3. Click on the “Set Up Two-Factor Authentication” button.
4. Choose your preferred method of authentication (either using the Google Authenticator app or Email Authentication).
5. Follow the on-screen instructions to complete the setup process.

Once Two-Factor Authentication is set up, you can use it to log in to your cPanel account by providing the generated secure code in addition to your cPanel username and password.

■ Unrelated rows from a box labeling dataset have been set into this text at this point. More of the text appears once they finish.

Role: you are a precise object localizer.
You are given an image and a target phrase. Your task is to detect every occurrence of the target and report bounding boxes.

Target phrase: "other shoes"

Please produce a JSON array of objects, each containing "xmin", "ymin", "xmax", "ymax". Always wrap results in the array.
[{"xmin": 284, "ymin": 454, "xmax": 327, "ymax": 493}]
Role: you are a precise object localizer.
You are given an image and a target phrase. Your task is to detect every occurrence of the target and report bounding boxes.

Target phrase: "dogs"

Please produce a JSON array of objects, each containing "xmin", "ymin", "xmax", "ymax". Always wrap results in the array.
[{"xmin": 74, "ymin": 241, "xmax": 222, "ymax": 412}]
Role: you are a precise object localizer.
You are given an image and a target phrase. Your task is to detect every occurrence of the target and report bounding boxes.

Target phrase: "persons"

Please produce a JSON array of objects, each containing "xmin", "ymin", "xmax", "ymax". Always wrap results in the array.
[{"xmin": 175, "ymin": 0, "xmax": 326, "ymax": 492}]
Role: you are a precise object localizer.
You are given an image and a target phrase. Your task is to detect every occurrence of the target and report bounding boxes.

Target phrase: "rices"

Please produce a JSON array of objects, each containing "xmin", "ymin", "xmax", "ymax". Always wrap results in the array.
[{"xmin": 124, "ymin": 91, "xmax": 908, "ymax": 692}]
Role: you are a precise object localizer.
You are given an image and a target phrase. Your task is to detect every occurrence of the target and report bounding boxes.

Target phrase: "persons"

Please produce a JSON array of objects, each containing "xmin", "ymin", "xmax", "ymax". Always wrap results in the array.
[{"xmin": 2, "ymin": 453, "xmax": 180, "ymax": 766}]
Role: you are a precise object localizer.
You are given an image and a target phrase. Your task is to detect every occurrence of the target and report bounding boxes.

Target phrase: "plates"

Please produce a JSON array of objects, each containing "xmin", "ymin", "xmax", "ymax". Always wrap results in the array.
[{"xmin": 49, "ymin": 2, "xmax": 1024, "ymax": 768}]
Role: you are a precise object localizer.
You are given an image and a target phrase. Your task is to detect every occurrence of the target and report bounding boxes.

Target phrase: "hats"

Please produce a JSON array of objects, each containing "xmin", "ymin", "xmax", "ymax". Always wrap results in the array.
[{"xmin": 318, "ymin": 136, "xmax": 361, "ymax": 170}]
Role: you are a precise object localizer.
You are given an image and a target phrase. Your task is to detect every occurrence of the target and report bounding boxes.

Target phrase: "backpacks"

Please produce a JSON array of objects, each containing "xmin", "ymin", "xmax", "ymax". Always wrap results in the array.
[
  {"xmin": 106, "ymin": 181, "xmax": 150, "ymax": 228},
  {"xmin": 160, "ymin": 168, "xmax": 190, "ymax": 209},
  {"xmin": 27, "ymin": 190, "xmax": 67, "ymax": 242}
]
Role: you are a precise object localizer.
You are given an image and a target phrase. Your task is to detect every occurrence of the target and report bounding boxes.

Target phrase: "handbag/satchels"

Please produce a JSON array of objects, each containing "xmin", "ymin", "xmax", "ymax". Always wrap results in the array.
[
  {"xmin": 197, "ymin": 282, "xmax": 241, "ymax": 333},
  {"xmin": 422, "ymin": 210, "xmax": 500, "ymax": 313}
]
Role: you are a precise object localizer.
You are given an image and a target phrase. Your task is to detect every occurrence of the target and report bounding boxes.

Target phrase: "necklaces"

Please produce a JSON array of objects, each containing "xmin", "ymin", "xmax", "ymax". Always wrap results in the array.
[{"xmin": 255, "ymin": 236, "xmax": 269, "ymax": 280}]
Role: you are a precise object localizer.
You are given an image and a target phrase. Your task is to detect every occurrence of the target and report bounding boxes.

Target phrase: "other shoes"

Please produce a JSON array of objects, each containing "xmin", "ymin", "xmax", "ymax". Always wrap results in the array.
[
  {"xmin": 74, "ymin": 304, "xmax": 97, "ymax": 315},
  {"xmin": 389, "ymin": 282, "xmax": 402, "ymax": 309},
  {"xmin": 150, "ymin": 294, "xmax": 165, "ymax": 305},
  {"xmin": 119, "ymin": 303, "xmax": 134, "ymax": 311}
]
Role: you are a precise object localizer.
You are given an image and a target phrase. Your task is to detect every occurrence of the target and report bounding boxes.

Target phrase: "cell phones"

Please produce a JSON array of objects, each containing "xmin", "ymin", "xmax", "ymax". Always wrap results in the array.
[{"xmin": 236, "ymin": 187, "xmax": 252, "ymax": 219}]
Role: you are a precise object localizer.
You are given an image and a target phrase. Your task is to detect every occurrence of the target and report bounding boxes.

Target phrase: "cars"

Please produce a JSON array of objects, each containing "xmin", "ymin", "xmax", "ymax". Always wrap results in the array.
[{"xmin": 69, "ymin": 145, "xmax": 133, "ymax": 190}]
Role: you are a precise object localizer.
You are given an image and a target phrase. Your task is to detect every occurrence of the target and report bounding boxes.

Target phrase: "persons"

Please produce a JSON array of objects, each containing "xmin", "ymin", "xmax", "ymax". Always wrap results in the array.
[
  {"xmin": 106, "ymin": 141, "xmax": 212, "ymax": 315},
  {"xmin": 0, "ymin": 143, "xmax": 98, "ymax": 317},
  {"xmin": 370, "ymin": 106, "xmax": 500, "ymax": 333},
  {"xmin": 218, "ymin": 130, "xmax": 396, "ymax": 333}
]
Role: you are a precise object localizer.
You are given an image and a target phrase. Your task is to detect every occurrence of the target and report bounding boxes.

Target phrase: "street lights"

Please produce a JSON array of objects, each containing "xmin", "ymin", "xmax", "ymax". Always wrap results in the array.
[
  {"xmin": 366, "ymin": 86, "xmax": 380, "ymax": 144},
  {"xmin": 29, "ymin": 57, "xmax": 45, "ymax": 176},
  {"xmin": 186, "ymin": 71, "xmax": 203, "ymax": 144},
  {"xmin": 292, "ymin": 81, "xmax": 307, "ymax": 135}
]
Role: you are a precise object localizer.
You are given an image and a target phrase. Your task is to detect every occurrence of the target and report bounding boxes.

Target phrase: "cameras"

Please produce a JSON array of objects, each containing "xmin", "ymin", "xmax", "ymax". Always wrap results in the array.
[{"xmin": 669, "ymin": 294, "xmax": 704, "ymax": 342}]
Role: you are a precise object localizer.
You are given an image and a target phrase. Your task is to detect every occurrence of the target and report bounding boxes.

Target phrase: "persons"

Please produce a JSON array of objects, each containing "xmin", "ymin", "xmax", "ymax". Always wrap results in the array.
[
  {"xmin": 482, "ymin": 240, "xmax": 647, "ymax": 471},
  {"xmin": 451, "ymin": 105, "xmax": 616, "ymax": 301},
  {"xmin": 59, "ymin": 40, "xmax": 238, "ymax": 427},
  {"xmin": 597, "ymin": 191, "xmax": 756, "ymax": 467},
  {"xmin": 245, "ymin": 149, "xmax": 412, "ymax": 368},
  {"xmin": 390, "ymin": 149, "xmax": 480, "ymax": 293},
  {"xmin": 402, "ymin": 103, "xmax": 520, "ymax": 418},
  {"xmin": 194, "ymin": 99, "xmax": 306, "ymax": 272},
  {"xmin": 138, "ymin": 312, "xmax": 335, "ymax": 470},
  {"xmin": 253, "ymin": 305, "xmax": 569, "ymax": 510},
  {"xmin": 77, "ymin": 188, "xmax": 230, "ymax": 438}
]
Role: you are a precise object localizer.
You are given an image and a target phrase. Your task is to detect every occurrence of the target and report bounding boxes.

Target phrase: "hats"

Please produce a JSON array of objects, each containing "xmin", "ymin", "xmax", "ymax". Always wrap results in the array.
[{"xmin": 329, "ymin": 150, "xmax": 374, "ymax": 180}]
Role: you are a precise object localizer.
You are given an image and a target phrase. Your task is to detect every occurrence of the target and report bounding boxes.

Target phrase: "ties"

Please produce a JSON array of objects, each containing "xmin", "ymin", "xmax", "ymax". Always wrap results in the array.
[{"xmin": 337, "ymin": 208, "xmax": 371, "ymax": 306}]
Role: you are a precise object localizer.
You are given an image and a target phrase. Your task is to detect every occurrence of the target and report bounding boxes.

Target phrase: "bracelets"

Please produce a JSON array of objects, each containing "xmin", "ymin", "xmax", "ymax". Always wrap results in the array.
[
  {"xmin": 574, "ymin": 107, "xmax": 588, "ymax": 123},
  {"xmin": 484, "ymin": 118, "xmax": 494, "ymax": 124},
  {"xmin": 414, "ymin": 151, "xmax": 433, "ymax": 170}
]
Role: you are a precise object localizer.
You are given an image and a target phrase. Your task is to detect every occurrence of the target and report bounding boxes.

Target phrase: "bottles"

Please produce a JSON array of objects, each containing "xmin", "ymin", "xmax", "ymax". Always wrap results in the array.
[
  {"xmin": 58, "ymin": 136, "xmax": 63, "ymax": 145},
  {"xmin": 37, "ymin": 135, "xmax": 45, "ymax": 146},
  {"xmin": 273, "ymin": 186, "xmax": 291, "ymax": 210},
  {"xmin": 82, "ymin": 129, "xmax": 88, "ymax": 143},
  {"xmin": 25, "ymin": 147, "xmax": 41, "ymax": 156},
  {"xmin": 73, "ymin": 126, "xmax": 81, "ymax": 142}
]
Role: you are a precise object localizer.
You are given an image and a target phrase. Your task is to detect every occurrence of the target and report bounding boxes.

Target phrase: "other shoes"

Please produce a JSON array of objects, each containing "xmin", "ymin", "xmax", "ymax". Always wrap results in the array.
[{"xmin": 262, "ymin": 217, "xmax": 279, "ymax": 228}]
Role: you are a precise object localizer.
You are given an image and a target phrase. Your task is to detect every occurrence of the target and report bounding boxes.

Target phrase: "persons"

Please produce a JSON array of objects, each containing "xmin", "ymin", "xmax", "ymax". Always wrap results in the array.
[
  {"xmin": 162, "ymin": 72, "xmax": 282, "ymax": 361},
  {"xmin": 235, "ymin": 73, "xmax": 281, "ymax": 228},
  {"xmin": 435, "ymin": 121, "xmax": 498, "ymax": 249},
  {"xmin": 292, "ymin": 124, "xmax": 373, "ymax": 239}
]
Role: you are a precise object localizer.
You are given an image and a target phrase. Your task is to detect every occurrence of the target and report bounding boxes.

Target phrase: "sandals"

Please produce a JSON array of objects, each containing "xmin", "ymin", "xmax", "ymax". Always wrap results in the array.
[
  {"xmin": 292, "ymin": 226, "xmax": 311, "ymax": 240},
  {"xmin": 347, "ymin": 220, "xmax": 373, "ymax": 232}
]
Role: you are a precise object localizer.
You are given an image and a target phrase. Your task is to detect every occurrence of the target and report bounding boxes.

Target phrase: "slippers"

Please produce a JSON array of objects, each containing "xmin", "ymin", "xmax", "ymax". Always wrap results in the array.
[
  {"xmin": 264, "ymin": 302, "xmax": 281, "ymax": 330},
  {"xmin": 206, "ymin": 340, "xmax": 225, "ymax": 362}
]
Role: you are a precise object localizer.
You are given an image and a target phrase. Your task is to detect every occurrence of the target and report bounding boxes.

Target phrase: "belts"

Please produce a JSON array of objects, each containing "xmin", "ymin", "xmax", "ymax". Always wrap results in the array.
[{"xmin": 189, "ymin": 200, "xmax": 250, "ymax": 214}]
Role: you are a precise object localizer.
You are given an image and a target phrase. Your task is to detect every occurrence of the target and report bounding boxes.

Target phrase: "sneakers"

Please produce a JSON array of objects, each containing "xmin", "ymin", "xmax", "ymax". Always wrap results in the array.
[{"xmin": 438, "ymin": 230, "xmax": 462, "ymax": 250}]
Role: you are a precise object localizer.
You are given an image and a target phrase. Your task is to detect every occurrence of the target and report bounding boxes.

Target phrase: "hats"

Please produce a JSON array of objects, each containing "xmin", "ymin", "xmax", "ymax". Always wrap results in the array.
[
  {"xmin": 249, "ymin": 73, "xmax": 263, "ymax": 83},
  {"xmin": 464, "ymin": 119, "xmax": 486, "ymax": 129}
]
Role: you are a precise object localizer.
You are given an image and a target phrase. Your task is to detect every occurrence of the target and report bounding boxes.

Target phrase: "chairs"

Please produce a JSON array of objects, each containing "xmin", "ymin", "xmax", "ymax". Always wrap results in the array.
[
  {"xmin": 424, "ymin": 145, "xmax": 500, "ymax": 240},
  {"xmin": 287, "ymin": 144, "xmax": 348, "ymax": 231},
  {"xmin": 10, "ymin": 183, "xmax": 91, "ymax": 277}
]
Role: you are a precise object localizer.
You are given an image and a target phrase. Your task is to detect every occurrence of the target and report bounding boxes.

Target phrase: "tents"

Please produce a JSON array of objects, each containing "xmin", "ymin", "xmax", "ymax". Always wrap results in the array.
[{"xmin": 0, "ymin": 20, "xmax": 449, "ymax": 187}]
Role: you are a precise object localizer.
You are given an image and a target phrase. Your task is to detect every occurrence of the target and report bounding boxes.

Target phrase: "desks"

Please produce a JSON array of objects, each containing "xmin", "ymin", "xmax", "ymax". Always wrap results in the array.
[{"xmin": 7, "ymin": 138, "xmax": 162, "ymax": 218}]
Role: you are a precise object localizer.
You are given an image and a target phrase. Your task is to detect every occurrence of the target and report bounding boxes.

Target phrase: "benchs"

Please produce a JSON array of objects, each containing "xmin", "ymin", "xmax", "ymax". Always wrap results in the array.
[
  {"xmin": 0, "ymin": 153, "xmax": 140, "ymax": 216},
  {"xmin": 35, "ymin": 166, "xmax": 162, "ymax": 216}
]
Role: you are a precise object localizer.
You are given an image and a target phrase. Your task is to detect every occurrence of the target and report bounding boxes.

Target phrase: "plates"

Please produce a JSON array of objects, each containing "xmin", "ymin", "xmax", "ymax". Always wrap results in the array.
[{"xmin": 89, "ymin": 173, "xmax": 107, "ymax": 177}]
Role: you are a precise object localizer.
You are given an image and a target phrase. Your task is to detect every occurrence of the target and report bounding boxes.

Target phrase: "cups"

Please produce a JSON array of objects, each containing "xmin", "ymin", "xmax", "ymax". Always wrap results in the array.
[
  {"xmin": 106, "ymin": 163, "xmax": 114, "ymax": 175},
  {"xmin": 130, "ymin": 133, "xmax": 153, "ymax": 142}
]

Once successful, you will see the following message:

Now that you have configured this cPanel account to use 2FA, the cPanel user will be prompted to enter the security code (generated via the smartphone app) to log into cPanel.

Use 2FA

After configuring a cPanel user for Two-Factor Authentication, logging in to cPanel will require an additional step. Follow the instructions below to log in to cPanel when using 2FA:

1. On the cPanel login page, enter your username and password.
2. Click the “Login” button.
3. Open the smartphone app used to set up 2FA to generate a new security code.
4. Enter the security code in the field labeled “Enter the security code for {your user}”.
5. Click the “Continue” button.

Note that the security code generated by the app is only valid for a short period of time (usually around 30 seconds). If you don’t enter the code in time, the app will generate a new code, making the previous one invalid. It is important to have your smartphone and the 2FA app ready and accessible when logging in to cPanel with 2FA enabled.

Remove 2FA

If you encounter difficulties logging into cPanel after enabling 2FA, you can remove 2FA for the affected cPanel account by logging into your Account Management Panel (AMP). Here are the steps to follow:

1. Log into your AMP Account
2. Click on the “cPanel Login” button located under the Account Technical Details section of the AMP homepage.
3. From the cPanel Home screen, navigate to the “Security” section and click on the “Two-Factor Authentication” icon.
4. On the Two-Factor Authentication page, locate the user for whom 2FA is enabled and click on the “Deactivate” button next to the user.
5. Confirm that you want to disable 2FA for the user by clicking on the “Deactivate Two-Factor Authentication” button in the confirmation window.

Once you have completed the steps above, you will be able to log into cPanel without being prompted to enter a security code.

Now that 2FA has been removed for the cPanel user, that user will no longer be prompted for a security code and can log into cPanel using simply the username and password.